Global modeling of the mesoscale buildup of the ring current and its role in magnetosphere-ionosphere coupling

During geomagnetically active periods plasma is transported from the magnetotail into the inner magnetosphere to become the ring current. The transpot of plasma into the ring current occurs at different spatial and temporal scales, from global quasi-steady convection to bursty bulk flows (BBFs), with typical cross-tail extents of 1-3 Earth radii. During its enhancement, the ring current plays a critical role in magnetosphere-ionosphere coupling. Ring current ions build up plasma pressure in the inner magnetosphere and will drive field-aligned currents which must close in the ionosphere, while electrons will lead to diffuse precipitation and enhanced ionospheric conductance which shape the ionospheric path of current closure. Current closure in the ionosphere will couple to the thermospheric neutral population, via Joule heating, and alter the dynamics of the plasmasphere, via the penetration electric field in the inner magnetosphere. 

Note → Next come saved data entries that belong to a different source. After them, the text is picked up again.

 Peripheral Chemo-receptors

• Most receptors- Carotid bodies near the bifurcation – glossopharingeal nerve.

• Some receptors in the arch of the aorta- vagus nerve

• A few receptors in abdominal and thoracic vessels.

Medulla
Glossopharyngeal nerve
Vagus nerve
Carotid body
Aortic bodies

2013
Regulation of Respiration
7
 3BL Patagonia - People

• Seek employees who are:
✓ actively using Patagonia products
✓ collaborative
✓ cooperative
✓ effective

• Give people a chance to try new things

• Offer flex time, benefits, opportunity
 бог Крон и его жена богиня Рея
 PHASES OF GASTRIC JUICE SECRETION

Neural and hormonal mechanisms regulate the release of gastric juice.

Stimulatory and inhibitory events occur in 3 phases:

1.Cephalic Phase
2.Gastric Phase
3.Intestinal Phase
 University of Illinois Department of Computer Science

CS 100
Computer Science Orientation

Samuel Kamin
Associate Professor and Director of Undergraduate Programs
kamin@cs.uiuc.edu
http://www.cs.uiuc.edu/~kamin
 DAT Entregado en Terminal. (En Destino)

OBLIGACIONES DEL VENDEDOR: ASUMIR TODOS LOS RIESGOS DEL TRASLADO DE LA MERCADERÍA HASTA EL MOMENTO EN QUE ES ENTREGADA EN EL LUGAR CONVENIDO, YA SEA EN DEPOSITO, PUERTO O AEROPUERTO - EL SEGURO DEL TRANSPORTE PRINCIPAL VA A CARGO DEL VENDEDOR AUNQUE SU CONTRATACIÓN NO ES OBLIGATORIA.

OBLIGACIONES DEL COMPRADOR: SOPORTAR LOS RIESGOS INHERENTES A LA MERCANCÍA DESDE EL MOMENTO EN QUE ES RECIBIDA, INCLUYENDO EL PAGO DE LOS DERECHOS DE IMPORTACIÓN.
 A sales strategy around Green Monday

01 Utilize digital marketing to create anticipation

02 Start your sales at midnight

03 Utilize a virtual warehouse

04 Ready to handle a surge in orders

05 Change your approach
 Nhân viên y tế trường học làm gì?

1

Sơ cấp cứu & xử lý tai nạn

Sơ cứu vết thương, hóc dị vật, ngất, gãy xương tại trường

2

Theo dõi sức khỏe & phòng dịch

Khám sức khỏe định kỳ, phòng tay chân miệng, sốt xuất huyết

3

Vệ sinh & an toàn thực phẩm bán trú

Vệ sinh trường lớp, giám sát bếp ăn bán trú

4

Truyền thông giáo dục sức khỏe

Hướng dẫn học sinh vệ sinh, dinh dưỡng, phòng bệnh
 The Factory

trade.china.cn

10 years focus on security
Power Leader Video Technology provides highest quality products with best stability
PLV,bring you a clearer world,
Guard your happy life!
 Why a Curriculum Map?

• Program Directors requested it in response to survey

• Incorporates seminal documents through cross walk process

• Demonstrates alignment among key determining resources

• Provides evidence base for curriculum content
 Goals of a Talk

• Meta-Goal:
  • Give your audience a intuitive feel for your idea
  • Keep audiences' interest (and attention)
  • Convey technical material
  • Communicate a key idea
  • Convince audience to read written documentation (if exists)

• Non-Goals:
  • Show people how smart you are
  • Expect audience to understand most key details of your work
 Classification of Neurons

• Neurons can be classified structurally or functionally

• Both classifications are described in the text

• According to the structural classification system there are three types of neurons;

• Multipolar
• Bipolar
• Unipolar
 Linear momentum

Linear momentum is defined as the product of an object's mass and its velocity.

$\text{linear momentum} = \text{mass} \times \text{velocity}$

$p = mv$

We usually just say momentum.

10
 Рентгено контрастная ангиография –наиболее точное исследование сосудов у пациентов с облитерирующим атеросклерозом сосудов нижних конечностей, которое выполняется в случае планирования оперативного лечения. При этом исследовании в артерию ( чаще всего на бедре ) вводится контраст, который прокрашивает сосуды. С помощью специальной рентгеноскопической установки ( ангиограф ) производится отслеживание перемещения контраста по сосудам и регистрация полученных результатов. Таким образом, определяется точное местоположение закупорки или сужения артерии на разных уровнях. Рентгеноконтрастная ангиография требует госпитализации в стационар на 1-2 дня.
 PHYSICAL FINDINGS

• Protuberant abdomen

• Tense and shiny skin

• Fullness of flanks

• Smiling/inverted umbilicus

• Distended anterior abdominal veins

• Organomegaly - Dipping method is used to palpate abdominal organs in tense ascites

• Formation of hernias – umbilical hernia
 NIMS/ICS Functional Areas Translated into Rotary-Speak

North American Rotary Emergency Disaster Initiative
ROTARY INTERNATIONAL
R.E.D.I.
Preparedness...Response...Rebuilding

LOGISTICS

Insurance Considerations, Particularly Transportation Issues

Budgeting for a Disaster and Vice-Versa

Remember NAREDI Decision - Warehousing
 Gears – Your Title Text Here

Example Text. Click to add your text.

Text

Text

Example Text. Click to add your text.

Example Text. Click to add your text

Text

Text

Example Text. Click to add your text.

Understanding the relative role of convection at different spatial scales in both the buildup of the ring current and its broader effects on geospace coupling is an area of active interest and one of the core science questions of the Center for Geospace Storms. In this talk I will describe how addressing this question has informed the development of the Multiscale Atmosphere Geospace Environment (MAGE) model and highlight several recent modeling studies which illustrate the central role of mesoscale processes.